Illegal Migration to Hungary
Hungary has been experiencing a huge influx of illegal migration in the past half a year with an average of 1,000 people a day coming in the last weeks. Majority of them are arriving to Hungary through the common border with Serbia. To stop them, Hungary will erect a fence and monitor it with drones and cameras. A truly Hungarian solution.
Why I created this infographics?
I simply wanted to attract attention to problems Hungary is facing with regard to illegal migration. I also wanted to summarize the scattered data and put them into perspective.
When gathering the data, I came across some interesting websites:
- This is a BBC role-play story – you make your decisions on the migration route from Syria to Europe – try it out.
- Helsinki committee created a leaflet for asylum seekers coming to Hungary. It contains quite some useful information. Read it here.
- EUROSTAT has a lot of resources and statistics covering not only illegal migration, but also the age and gender share. A website worth browsing through!
- Hungarian office for Immigration and Nationality has a comprehensive website. Check it out here.
Did you know that…
Hungary has the largest number of asylum applications as a share of total population?
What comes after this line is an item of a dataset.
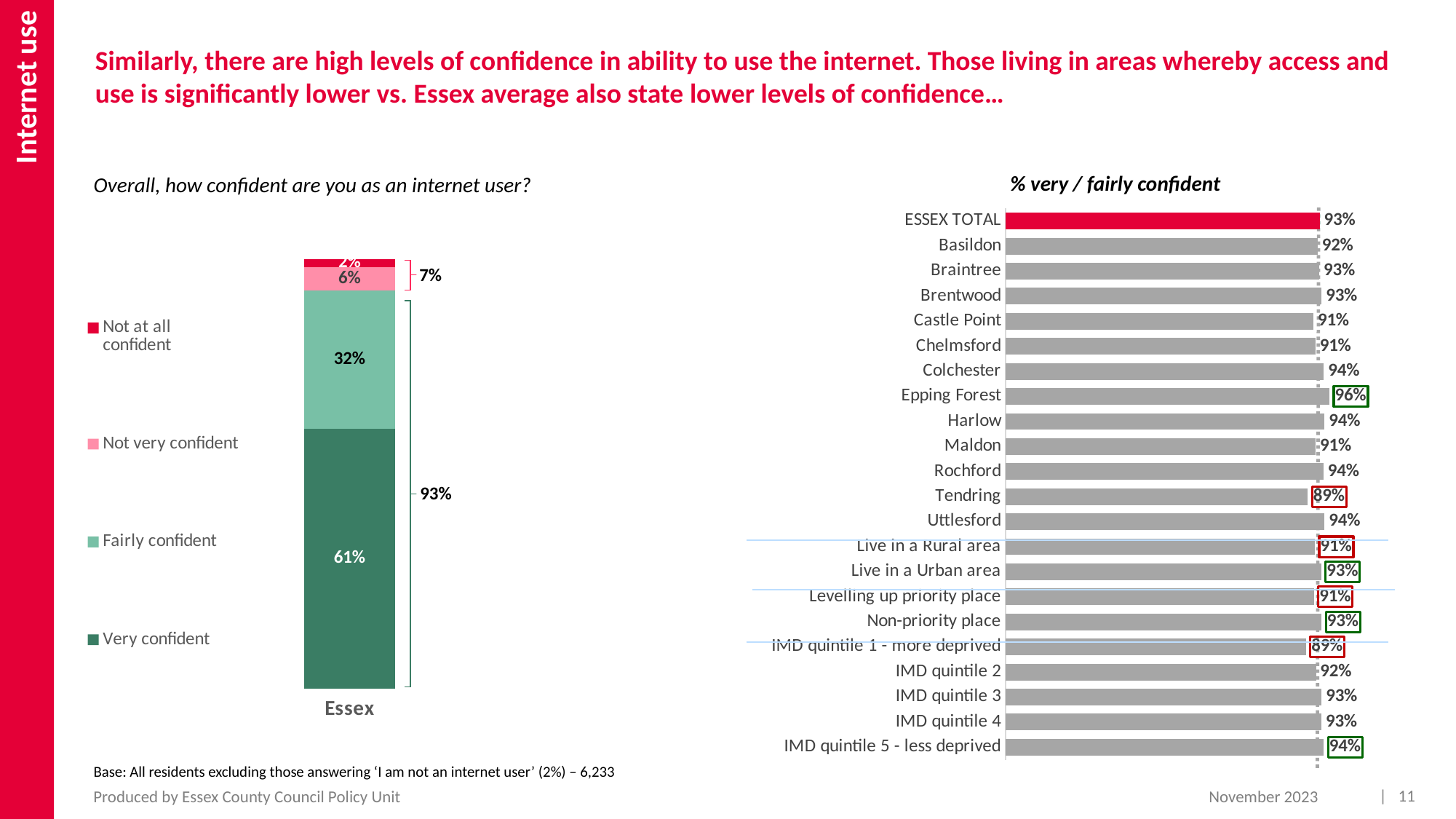
In the '% very / fairly confident' chart, which is larger: Live in a Rural area or Live in a Urban area? Live in a Urban area In the stacked bar chart on the left, what percentage of Essex residents are 'Fairly confident'? 32% In the '% very / fairly confident' chart, what is the value for Epping Forest? 96% In the '% very / fairly confident' chart, what is the value for ESSEX TOTAL? 93% In the '% very / fairly confident' chart, what is the value for IMD quintile 5 - less deprived? 94% In the stacked bar chart on the left, what percentage of Essex residents are 'Very confident'? 61% In the '% very / fairly confident' chart, which district has the highest value? Epping Forest What type of chart is the '% very / fairly confident' chart? Bar chart How many series does the legend of the stacked bar chart on the left list? 4 In the '% very / fairly confident' chart, what is the difference between Epping Forest and Tendring? 7% In the stacked bar chart on the left, what is the combined total of 'Very confident' and 'Fairly confident'? 93% In the '% very / fairly confident' chart, what is the value for Tendring? 89%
Greece and Italy at the spotlight
The European Union was trying to address this migration increase mainly in the maritime countries of Greece and Italy in the past months. The operation Triton has been in place and without doubt it managed to save a lot of lives. But why the focus has been only on these 2 countries, while the illegal migration to Hungary has been sky rocket high? Probably it is more photogenic to board a boat and sail off to the boisterous waves of the Mediterranean sea than crawling in the woods near Subotica or Kanjiža (Serbian cities by Hungarian border known as crossing places).
Transit Greece, no worries
But not to be a blame monster, the European Union has now promised to Hungary a helping hand (details in the infographics). One thing, which is striking about this, is that many of the people actually transited Greece. Were they not registered there? Is Greece so broke to have border patrol?
International Organization for Migration
When searching for migration data to make this infographics, I found a local Budapest office of the International Organization for Migration (IOM). I immediately checked out the careers section and got surprised that they are actually not searching for neither temporary staff nor an intern.
More interestingly, it seems that they have gone for a long holiday. Apparently, either they know very well that there is no demand for Assisted Voluntary Return and Reintegration or they do not consider their job to be a mission. But why?
This is what they have on the main page in 4 different languages:
- Please kindly note that Assisted Voluntary Return and Reintegration (AVRR) activities of IOM Budapest are suspended at this time and are expected to resume on 1st of Sept 2015.
Internally displaced Iraqis
Vast majority of illegal migration is coming from places like Syria or Iraq. I found an interesting information on IOM mother website, which I did not manage to put into the infographics:
IOM’s latest Displacement Tracking Matrix (DTM) identified 3,087,372 internally displaced persons (514,562 families) in Iraq from January 2014 through 4 June 2015. The displaced are dispersed across all of Iraq’s 18 governorates.
What does that mean? There are people on the go that were relocated to be in a safer place. That also means that some of the family may have decided to look for a better place outside of Iraq. They experienced bombings and shootings and were simply too scared to stay. So, probably more will come and it is not a fence that would solve the problem.